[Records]
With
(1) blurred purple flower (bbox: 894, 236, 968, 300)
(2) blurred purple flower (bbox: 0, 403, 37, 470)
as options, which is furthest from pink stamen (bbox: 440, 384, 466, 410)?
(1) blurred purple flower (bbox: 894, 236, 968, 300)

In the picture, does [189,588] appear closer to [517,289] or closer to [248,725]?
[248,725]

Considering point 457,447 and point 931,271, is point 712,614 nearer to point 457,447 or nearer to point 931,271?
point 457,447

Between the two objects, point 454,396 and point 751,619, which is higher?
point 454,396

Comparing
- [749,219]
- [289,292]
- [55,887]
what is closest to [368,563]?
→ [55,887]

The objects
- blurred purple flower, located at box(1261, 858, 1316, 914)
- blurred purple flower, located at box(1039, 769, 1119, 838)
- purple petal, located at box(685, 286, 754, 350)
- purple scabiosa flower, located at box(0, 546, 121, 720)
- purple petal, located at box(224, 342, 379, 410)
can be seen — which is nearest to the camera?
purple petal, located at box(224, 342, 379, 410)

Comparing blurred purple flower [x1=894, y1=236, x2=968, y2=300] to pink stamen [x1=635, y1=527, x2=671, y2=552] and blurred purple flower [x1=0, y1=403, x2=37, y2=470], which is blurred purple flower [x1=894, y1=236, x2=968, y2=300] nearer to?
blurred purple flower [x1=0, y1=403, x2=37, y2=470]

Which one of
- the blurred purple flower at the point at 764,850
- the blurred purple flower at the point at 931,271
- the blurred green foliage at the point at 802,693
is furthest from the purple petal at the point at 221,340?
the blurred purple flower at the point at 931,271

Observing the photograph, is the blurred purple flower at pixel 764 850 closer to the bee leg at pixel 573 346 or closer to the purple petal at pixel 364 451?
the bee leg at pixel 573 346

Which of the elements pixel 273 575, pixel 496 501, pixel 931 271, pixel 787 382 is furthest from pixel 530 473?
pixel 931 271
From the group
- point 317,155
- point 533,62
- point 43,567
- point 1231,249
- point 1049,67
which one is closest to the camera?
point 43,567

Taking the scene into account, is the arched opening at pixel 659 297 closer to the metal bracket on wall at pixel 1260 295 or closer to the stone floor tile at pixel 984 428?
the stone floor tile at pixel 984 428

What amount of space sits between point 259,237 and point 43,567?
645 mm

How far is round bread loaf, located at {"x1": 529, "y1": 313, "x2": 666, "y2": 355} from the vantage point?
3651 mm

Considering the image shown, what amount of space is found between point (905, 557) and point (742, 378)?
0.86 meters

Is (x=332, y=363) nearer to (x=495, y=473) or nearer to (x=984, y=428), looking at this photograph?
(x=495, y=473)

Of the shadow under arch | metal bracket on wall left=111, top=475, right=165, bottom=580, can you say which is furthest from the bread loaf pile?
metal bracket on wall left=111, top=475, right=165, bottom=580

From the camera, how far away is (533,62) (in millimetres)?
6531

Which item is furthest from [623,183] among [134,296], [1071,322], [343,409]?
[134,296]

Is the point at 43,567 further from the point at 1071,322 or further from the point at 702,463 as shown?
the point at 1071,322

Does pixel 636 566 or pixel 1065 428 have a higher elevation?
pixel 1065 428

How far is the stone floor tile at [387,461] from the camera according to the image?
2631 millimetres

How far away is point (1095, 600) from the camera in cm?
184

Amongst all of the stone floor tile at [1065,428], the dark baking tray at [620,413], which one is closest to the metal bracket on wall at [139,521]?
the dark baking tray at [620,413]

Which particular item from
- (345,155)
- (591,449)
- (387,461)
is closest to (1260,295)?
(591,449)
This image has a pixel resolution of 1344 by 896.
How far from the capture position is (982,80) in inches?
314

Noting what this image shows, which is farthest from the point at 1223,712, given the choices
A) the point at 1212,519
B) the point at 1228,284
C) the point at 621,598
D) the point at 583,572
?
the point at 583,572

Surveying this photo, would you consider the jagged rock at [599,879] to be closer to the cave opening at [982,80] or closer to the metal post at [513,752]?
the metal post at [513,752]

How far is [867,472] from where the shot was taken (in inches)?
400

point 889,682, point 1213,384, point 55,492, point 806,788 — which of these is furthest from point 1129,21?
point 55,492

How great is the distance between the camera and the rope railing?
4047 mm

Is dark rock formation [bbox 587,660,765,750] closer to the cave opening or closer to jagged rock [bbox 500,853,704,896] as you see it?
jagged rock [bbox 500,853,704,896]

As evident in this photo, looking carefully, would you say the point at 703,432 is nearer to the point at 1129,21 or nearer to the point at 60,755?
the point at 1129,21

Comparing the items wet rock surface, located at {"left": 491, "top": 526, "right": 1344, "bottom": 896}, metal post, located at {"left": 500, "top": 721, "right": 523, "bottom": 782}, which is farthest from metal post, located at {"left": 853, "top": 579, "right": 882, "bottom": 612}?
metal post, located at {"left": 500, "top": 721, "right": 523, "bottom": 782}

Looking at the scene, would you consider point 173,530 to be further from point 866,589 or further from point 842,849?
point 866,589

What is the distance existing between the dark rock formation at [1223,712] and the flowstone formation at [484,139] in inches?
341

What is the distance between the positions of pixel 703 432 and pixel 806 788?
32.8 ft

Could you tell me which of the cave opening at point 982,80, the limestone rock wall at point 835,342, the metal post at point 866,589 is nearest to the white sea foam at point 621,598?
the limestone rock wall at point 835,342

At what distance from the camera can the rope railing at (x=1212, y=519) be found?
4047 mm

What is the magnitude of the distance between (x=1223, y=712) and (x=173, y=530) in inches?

*What needs to be done*: Nothing in the data may differ; print all of it exactly as written.

*Answer to this problem*:
With
(1) blurred purple flower (bbox: 894, 236, 968, 300)
(2) blurred purple flower (bbox: 0, 403, 37, 470)
as options, which is furthest from pink stamen (bbox: 440, 384, 466, 410)?
(1) blurred purple flower (bbox: 894, 236, 968, 300)

In the picture, does [189,588] appear closer to [517,289] or closer to [248,725]?
[248,725]

Considering point 457,447 and point 931,271, is point 712,614 nearer to point 457,447 or nearer to point 931,271?
point 457,447

Between the two objects, point 454,396 and point 751,619, which is higher?
point 454,396

Comparing
- [749,219]
- [289,292]
- [55,887]
what is closest to [368,563]?
→ [55,887]

The objects
- blurred purple flower, located at box(1261, 858, 1316, 914)
- blurred purple flower, located at box(1039, 769, 1119, 838)
- purple petal, located at box(685, 286, 754, 350)
- purple scabiosa flower, located at box(0, 546, 121, 720)
- purple petal, located at box(224, 342, 379, 410)
can be seen — which is nearest to the camera?
purple petal, located at box(224, 342, 379, 410)

Comparing blurred purple flower [x1=894, y1=236, x2=968, y2=300] to pink stamen [x1=635, y1=527, x2=671, y2=552] and blurred purple flower [x1=0, y1=403, x2=37, y2=470], which is blurred purple flower [x1=894, y1=236, x2=968, y2=300] nearer to?
blurred purple flower [x1=0, y1=403, x2=37, y2=470]

Which one of
- the blurred purple flower at the point at 764,850
- the blurred purple flower at the point at 931,271
- the blurred green foliage at the point at 802,693
is furthest from the purple petal at the point at 221,340?
the blurred purple flower at the point at 931,271

Observing the photograph, is the blurred purple flower at pixel 764 850 closer to the bee leg at pixel 573 346 or closer to the purple petal at pixel 364 451?
the bee leg at pixel 573 346

Which of the elements pixel 273 575, pixel 496 501, pixel 931 271, pixel 787 382 is furthest from pixel 530 473?
pixel 931 271
From the group
- point 317,155
- point 533,62
- point 43,567
- point 1231,249
- point 1049,67
which one is closest to the camera?
point 43,567

Taking the scene into account, is the arched opening at pixel 659 297 closer to the metal bracket on wall at pixel 1260 295 or closer to the stone floor tile at pixel 984 428?
the stone floor tile at pixel 984 428

What amount of space sits between point 259,237 and point 43,567?
645 mm

How far is round bread loaf, located at {"x1": 529, "y1": 313, "x2": 666, "y2": 355} from the vantage point?
3651 mm

Considering the image shown, what amount of space is found between point (905, 557) and point (742, 378)?
0.86 meters

Is (x=332, y=363) nearer to (x=495, y=473) or nearer to (x=984, y=428), looking at this photograph?
(x=495, y=473)

Of the shadow under arch | metal bracket on wall left=111, top=475, right=165, bottom=580, can you say which is furthest from the bread loaf pile?
metal bracket on wall left=111, top=475, right=165, bottom=580

From the camera, how far away is (533,62) (in millimetres)?
6531

Which item is furthest from [623,183] among [134,296], [1071,322], [343,409]?
[134,296]

Is the point at 43,567 further from the point at 1071,322 or further from the point at 702,463 as shown?
the point at 1071,322

Does pixel 636 566 or pixel 1065 428 have a higher elevation?
pixel 1065 428

How far is the stone floor tile at [387,461] from the camera according to the image?
2631 millimetres

How far away is point (1095, 600) from the camera in cm?
184

Amongst all of the stone floor tile at [1065,428], the dark baking tray at [620,413], which one is closest to the metal bracket on wall at [139,521]?
the dark baking tray at [620,413]

Which particular item from
- (345,155)
- (591,449)
- (387,461)
is closest to (1260,295)?
(591,449)
This image has a pixel resolution of 1344 by 896.
How far from the capture position is (982,80) in inches?
314

Noting what this image shows, which is farthest from the point at 1223,712, given the choices
A) the point at 1212,519
B) the point at 1228,284
C) the point at 621,598
D) the point at 583,572
?
the point at 583,572

Surveying this photo, would you consider the jagged rock at [599,879] to be closer to the cave opening at [982,80] or closer to the metal post at [513,752]?
the metal post at [513,752]

How far is [867,472] from where the shot was taken (in inches)?
400

point 889,682, point 1213,384, point 55,492, point 806,788 — which of these is furthest from point 1129,21?
point 55,492

How great is the distance between the camera and the rope railing?
4047 mm

Is dark rock formation [bbox 587,660,765,750] closer to the cave opening or closer to jagged rock [bbox 500,853,704,896] as you see it?
jagged rock [bbox 500,853,704,896]

As evident in this photo, looking carefully, would you say the point at 703,432 is nearer to the point at 1129,21 or nearer to the point at 60,755?
the point at 1129,21

Comparing the items wet rock surface, located at {"left": 491, "top": 526, "right": 1344, "bottom": 896}, metal post, located at {"left": 500, "top": 721, "right": 523, "bottom": 782}, which is farthest from metal post, located at {"left": 853, "top": 579, "right": 882, "bottom": 612}?
metal post, located at {"left": 500, "top": 721, "right": 523, "bottom": 782}

Looking at the scene, would you consider point 173,530 to be further from point 866,589 or further from point 842,849?
point 866,589

What is the distance existing between the dark rock formation at [1223,712] and the flowstone formation at [484,139] in inches?
341

What is the distance between the positions of pixel 703 432 and pixel 806 788?
32.8 ft

Could you tell me which of the cave opening at point 982,80, the limestone rock wall at point 835,342, the metal post at point 866,589 is nearest to the white sea foam at point 621,598?
the limestone rock wall at point 835,342

At what distance from the camera can the rope railing at (x=1212, y=519) be found?
4047 mm

What is the magnitude of the distance between (x=1223, y=712) and (x=173, y=530) in inches?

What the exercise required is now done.